The antiretroviral medicines taken by patients infected with HIV could also protect people not yet infected but at high risk of becoming so, according to the results of a large-scale clinical trial. But questions remain about whether such a strategy would work as an HIV prevention policy.
The US$43.6-million study, published today in the New England Journal of Medicine, included 2,499 subjects from Peru, Ecuador, South Africa, Brazil, Thailand and the United States who were born male (although 1% now identify themselves as women), who had had sex with men, and who showed no HIV antibodies in their blood at the time of enrolling in the study1.
The study "provides the first proof" that pills that control HIV in infected people can also help prevent new infections, says Robert Grant, an HIV researcher at the University of California, San Francisco, and the study's lead author.

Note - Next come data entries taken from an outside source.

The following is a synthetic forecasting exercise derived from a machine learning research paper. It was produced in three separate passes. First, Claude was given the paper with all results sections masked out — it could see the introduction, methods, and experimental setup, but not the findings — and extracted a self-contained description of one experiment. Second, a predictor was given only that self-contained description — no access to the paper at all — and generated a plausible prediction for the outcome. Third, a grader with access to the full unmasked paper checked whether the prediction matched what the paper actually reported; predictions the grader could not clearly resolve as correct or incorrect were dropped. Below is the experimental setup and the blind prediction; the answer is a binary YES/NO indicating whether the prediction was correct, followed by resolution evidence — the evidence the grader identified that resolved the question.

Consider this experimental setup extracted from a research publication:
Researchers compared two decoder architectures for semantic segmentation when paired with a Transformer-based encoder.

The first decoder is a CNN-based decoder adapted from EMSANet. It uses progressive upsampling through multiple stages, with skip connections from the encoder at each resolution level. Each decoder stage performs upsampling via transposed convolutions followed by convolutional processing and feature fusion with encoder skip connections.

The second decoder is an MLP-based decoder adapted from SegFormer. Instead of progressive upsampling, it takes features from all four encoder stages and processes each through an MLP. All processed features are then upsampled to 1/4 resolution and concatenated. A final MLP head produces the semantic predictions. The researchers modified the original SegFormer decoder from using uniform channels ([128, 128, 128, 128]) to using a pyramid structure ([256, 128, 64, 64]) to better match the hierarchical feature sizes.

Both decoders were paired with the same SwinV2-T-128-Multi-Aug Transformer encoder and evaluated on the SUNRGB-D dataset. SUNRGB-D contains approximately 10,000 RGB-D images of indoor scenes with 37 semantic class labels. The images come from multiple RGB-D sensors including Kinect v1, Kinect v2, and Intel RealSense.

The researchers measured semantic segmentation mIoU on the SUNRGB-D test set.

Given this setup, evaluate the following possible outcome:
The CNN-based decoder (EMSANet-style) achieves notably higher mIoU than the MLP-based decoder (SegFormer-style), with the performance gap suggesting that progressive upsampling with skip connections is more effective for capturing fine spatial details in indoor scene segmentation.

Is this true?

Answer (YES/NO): NO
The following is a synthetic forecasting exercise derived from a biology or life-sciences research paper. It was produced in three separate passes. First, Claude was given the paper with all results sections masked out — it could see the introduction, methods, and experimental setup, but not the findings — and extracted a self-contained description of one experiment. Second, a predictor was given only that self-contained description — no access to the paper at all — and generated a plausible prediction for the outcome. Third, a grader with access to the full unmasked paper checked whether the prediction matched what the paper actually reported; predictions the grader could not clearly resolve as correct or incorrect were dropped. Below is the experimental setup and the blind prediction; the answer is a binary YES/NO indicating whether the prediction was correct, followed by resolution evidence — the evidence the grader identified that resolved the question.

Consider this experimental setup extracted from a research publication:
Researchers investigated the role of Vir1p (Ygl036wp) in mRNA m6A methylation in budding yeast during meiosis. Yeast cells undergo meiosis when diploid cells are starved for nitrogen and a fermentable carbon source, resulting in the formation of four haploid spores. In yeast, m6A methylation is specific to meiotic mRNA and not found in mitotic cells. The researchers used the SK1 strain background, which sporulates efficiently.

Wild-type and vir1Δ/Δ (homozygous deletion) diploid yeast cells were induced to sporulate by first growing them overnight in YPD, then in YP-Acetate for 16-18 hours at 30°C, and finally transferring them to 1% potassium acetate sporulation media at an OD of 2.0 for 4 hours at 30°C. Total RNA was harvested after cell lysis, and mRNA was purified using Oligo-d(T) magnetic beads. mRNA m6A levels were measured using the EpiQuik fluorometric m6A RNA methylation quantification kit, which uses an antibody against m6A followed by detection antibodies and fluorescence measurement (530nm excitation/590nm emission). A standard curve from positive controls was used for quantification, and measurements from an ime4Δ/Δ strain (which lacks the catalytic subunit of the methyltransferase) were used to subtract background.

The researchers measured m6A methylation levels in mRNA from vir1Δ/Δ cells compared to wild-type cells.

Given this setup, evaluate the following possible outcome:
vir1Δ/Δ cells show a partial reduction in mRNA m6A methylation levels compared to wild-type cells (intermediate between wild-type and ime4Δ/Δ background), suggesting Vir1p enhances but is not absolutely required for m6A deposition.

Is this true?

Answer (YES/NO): NO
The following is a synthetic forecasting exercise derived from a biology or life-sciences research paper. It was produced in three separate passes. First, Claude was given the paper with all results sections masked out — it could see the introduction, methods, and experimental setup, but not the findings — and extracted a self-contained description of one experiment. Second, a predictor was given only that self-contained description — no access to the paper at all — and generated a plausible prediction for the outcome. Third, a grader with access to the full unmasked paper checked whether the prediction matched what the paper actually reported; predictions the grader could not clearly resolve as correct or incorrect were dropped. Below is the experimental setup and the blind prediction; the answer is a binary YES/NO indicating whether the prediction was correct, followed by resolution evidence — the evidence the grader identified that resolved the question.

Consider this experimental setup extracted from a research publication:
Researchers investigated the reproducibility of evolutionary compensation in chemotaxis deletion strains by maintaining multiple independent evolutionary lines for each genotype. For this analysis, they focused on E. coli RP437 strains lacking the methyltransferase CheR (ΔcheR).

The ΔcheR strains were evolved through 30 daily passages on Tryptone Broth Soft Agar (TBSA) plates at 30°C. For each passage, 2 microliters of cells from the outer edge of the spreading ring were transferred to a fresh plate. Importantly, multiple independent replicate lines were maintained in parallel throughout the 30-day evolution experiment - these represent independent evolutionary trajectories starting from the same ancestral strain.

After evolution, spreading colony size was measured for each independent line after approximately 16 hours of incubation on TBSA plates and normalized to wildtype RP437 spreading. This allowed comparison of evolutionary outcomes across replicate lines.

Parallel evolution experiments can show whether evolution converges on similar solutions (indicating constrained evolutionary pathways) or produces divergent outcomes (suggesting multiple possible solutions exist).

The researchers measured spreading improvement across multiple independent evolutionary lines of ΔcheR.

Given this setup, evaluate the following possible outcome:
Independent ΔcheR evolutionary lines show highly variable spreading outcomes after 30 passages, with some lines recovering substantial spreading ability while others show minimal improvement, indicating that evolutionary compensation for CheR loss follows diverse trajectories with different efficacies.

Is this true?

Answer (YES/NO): NO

In the trial, called the Pre-Exposure Prophylaxis Initiative (iPrEx), one group of patients received a daily dose of a single pill — marketed as Truvada by drug firm Gilead Sciences of Foster City, California — combining emtricitibane and tenofovir, two oral antiretroviral medicines. The other group received a placebo. Of the 100 participants that became infected with HIV during the course of the study, 36 were from the former group and 64 from the latter, translating to a nearly 44% reduction in risk for subjects taking the active pills.
Participants who received the drugs and who reported taking their pills 90% of the time experienced a much higher protection rate of 72.8%. And those who had high levels of the drugs in their blood showed an even greater degree of protection: 92%.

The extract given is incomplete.